Та обернулась, сверкая глазами.
– А я вижу, как ты смотришь на моего брата. И что с того? Ты поблагодаришь меня, если я скажу, что твоим надеждам не суждено сбыться?
Софи отшатнулась, но быстро взяла себя в руки. Неужели она и вправду так прозрачна… и так беспечна?
– Правда есть правда, – промолвила она, – как бы жестоко она ни ранила. Благодарить меня не нужно, лучше прислушайся к тому, что я говорю.
– Ты ошибаешься. – Амелия бросила быстрый взгляд в сторону Голубой гостиной, где, прислоненный к стене, будто статуя, ждал автоматон, тихо жужжа шестеренками даже в покое.
– Да, они не такие, как мы, но Николас – джентльмен во всех смыслах этого слова. Он чувствует красоту музыки! Он смеется, он любит точно так же, как мы!
– Если бы ты действительно так думала, ты бы никогда не назвала его по нареченному имени. Ты бы и говорила о нем как о джентльмене, – парировала Софи.
Амелия заледенела.
– Это единственное имя, которое у него есть.
– Их сделали специально, чтобы они нам служили, – взмолилась Софи, беря ее за руку. – Чтобы доставляли нам радость. Поддакивали нам. Он говорит только то, что ты от него хочешь.
– Нет, – возразила Амелия. – Он сказал, что любит меня! Кто бы дал ему такие инструкции, подумай сама?
– Не знаю, – созналась Софи. – Но, Амелия, ты только представь, на что будет похожа твоя жизнь с ним? У него же ничего нет. Он принадлежит твоему отцу, потом его унаследует брат. Он – просто имущество. Вещь.

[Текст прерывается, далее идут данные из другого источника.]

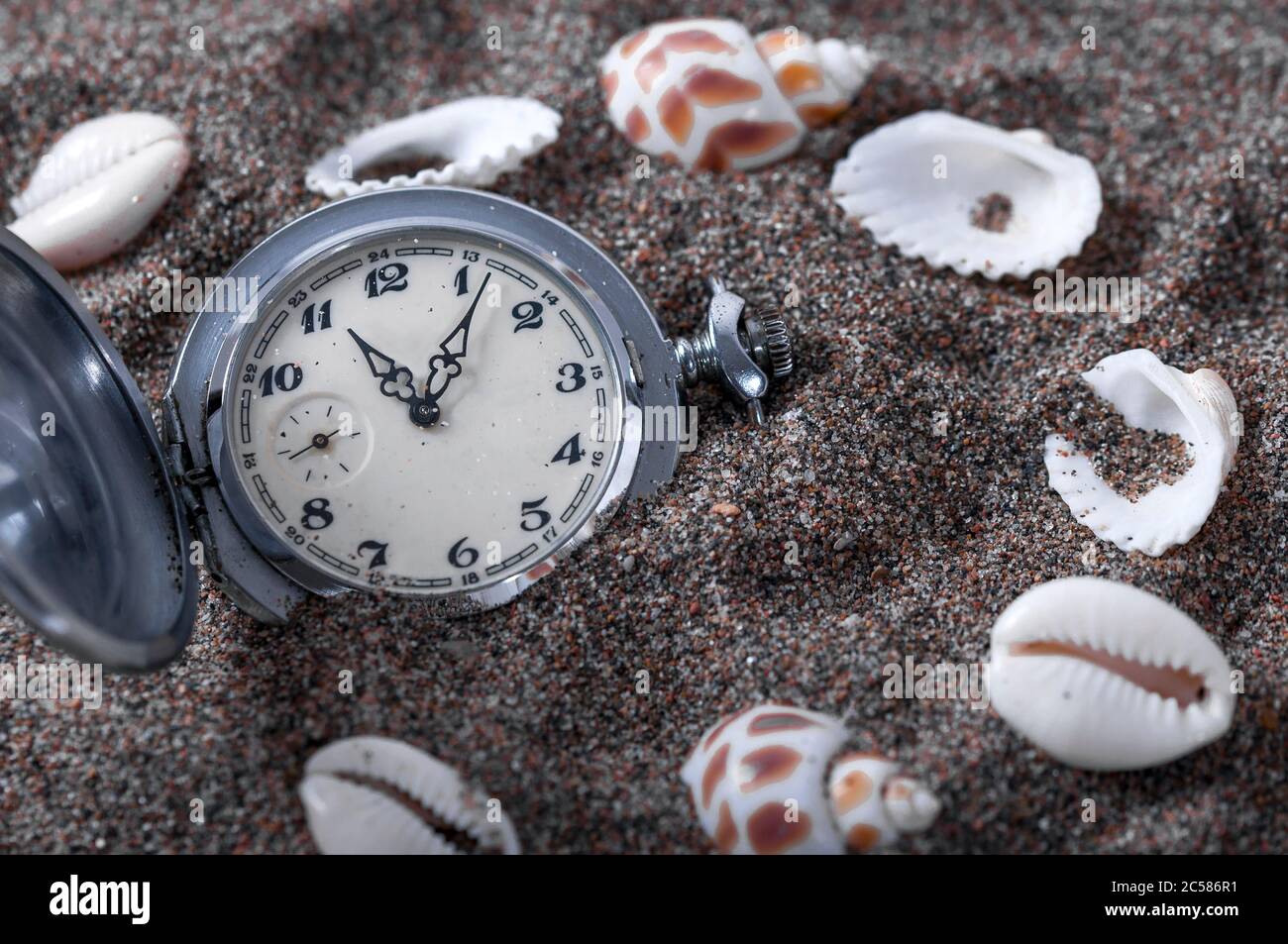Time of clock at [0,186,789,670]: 11:06
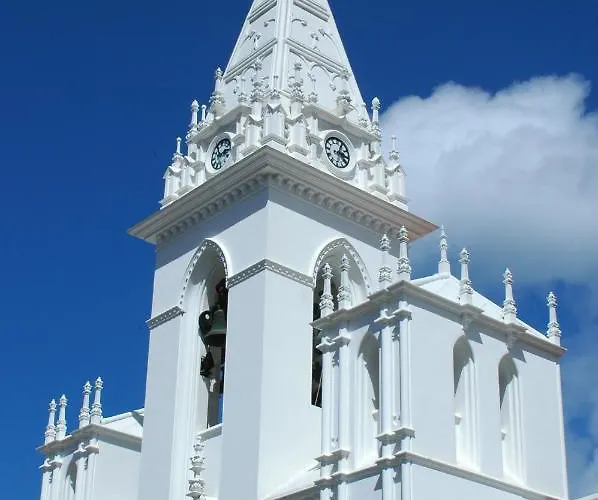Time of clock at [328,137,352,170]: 3:04
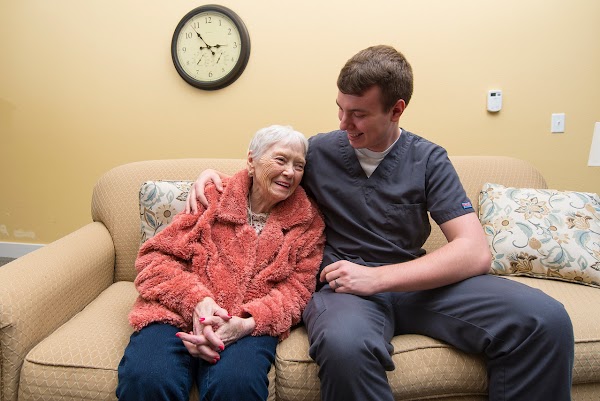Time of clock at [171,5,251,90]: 2:53
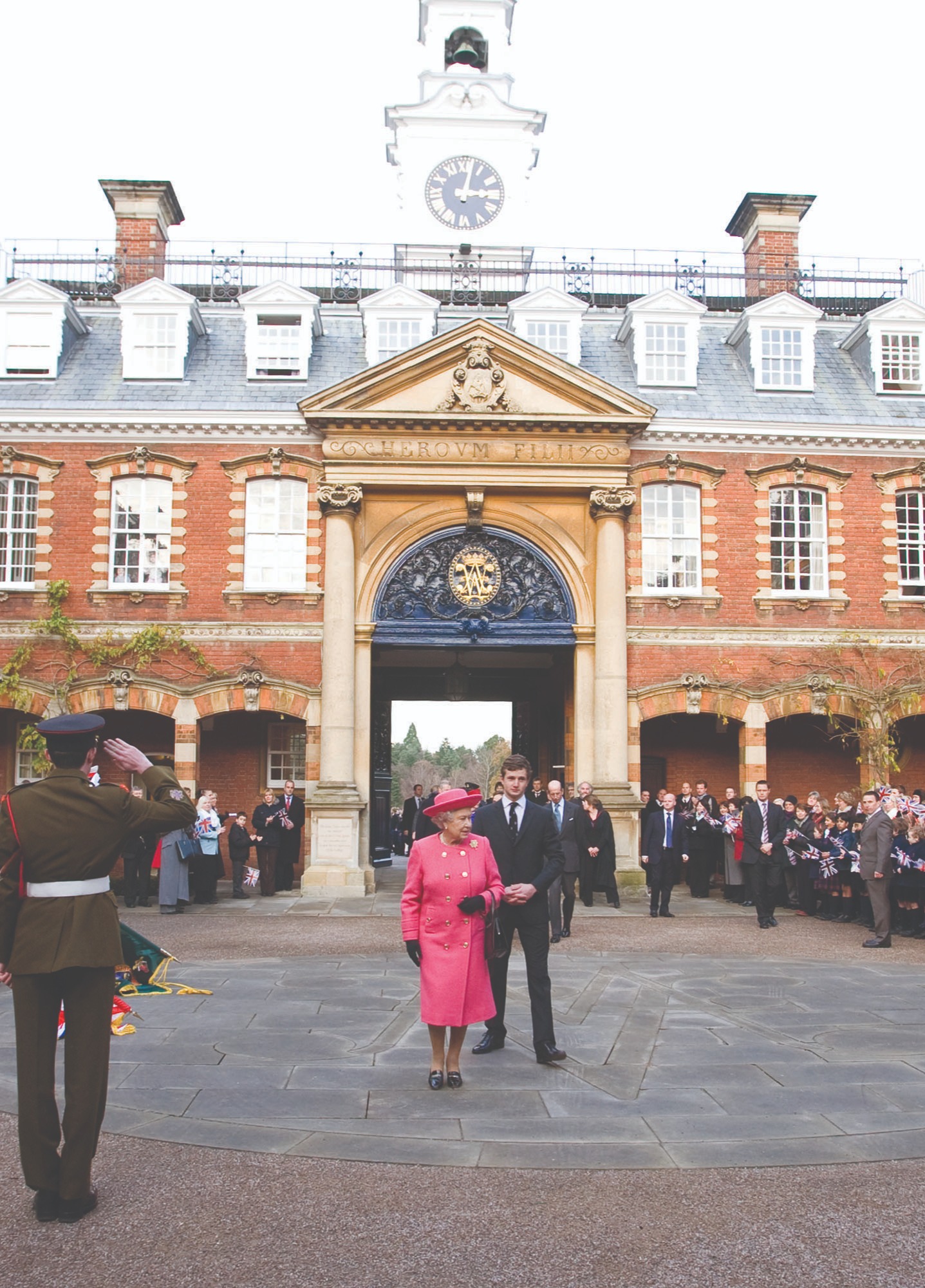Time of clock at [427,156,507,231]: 3:02
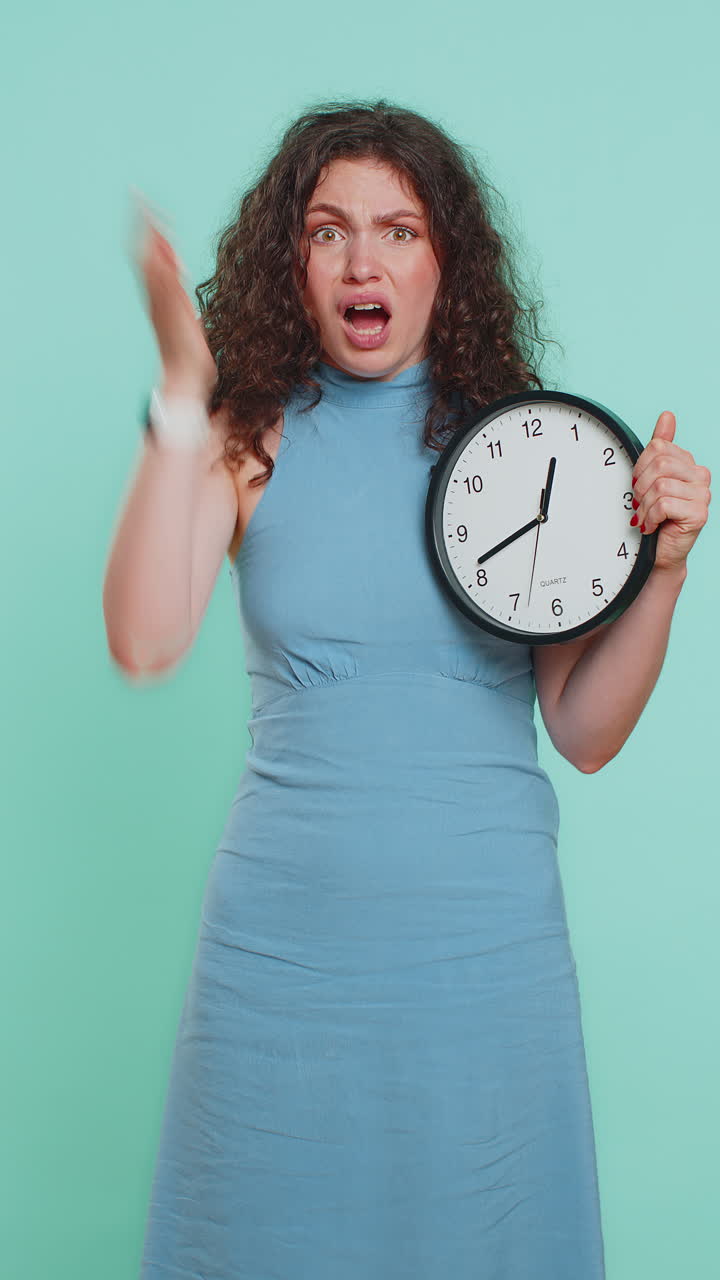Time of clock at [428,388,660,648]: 12:41
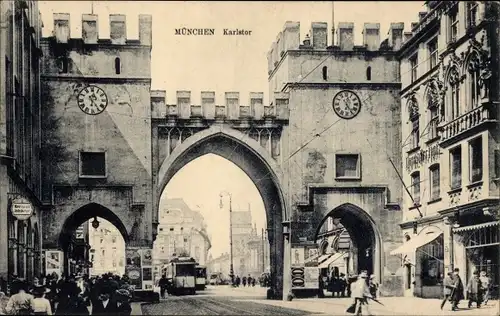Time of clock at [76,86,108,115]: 6:24
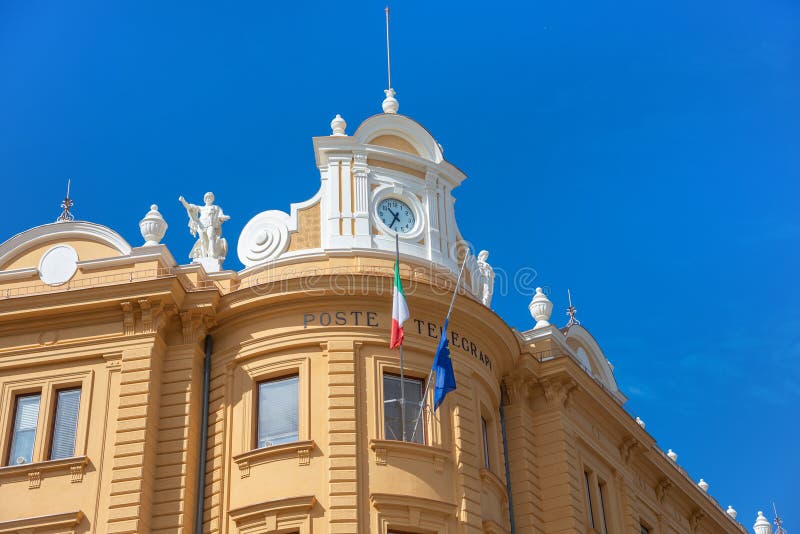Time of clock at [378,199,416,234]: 10:34
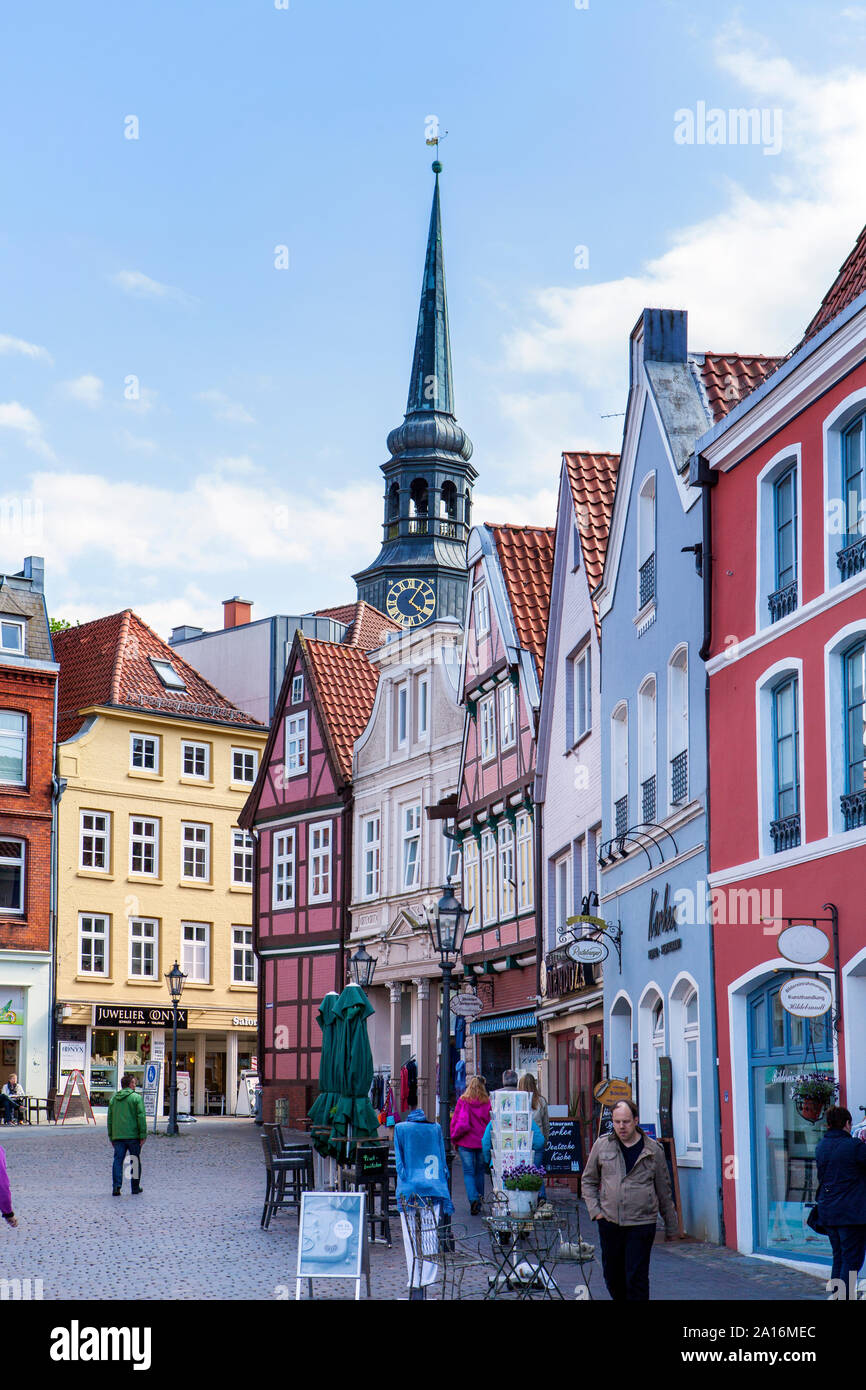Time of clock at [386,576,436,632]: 4:05
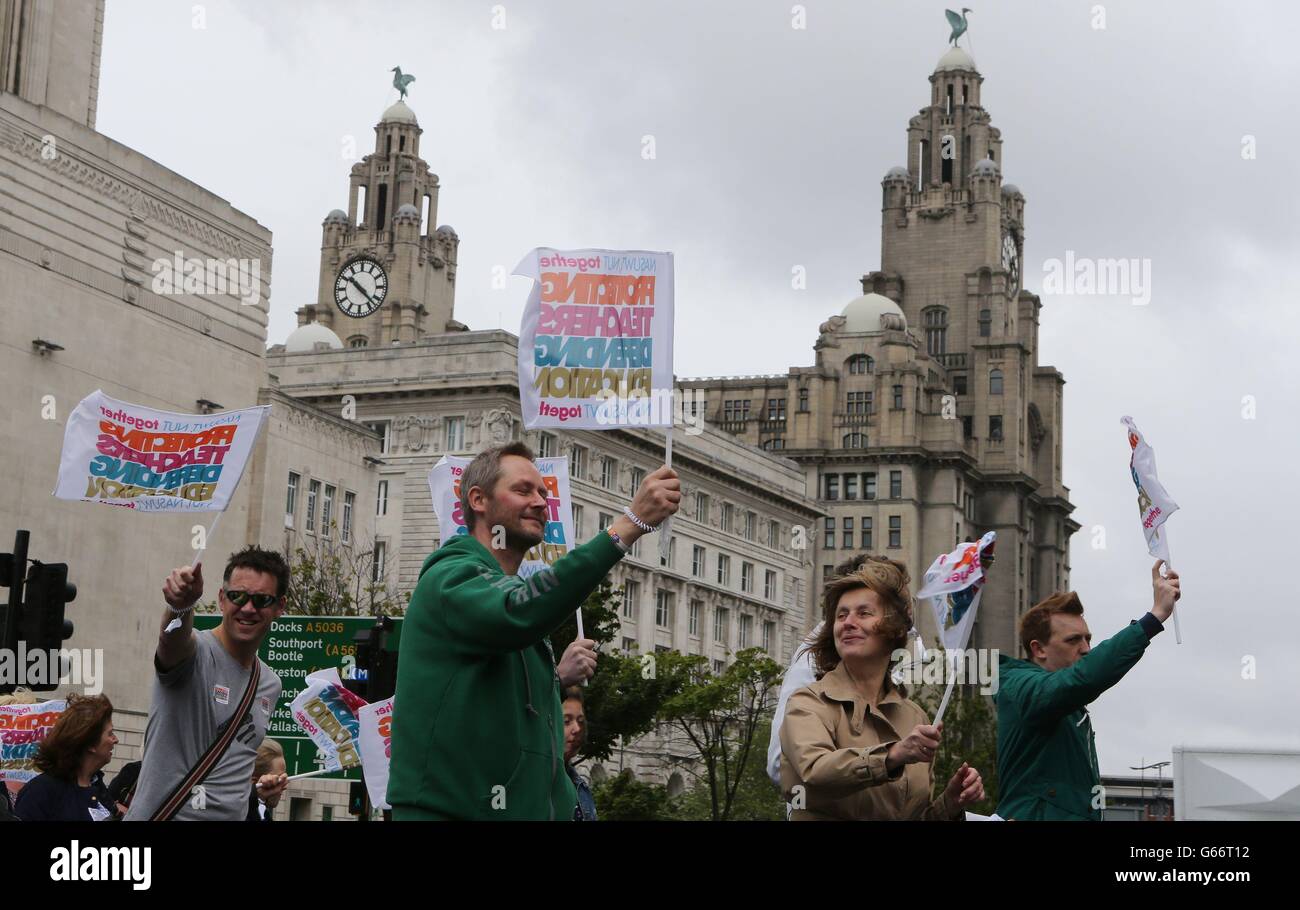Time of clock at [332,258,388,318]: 10:22
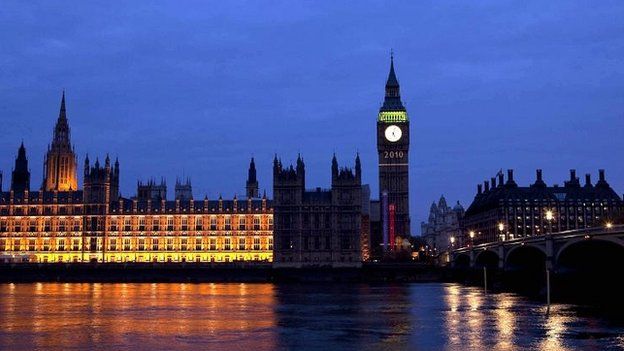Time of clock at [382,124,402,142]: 5:03
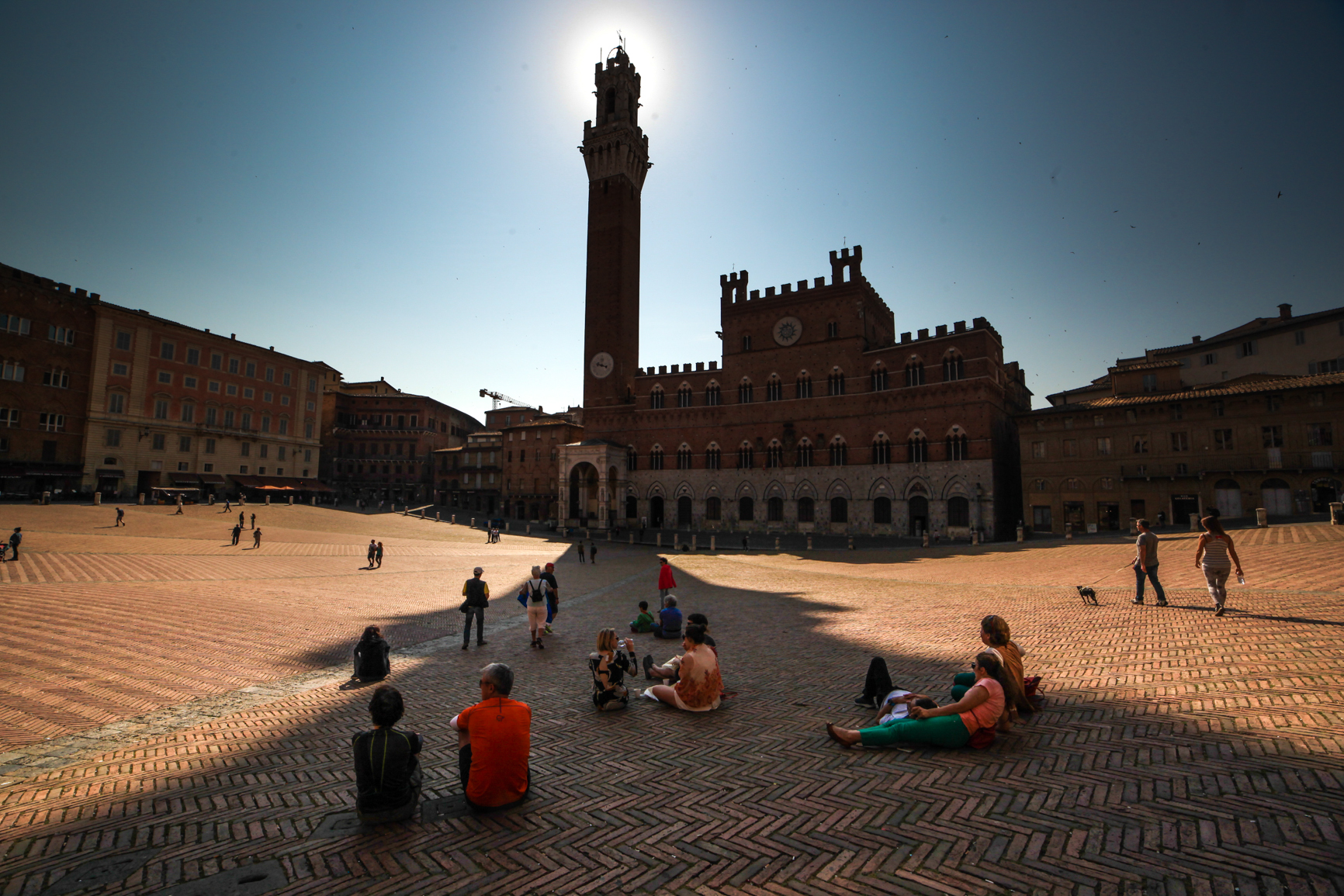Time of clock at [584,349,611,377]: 3:47
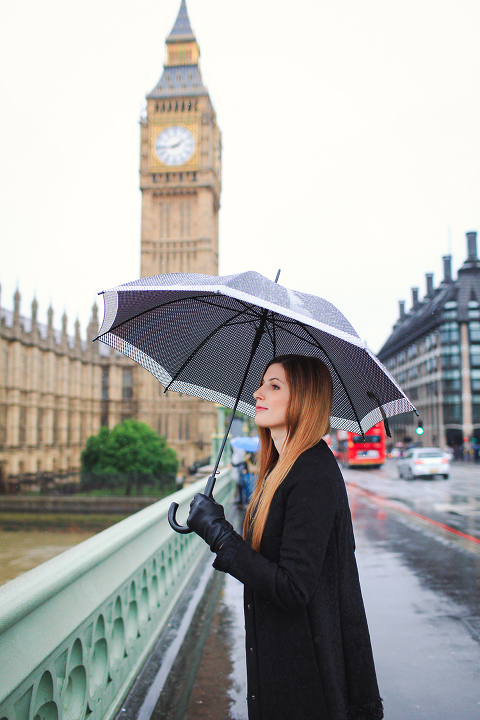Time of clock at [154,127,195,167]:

– Все мы кому-то принадлежим, так или иначе, – отрезала Амелия. – Возможно, слова мои для тебя удивительны, но неужели правда лучше выйти за какого-нибудь богача, вполне способного оказаться жестоким или злым? Лучше, чем за нищее существо, которое тебя обожает всем сердцем? У меня есть небольшая рента от бабушки. Я могу скромно жить на нее где-нибудь с Николасом – он будет мне слугой и компаньоном. Или я могу вести дом для брата, пока он не найдет себе жену. Это было бы вполне прилично! – Амелия улыбнулась, но уверенности в этой улыбке не было. – А возможно, жена Валериана позволит мне остаться навсегда. Буду старой домашней кошкой в корзинке у камина, стану варить варенье и присматривать за детьми…
– Но твоя репутация… – запротестовала Софи.
– Я бы не раздумывая отдала ее за любовь! – объявила Амелия. – Из меня выйдет вполне эксцентричная старая дева… Да, возможно, я никогда не выйду за Николаса замуж, зато я состарюсь рядом с ним, и красота его не изменится. Никогда! Тут уж мне впору позавидовать, ты не находишь?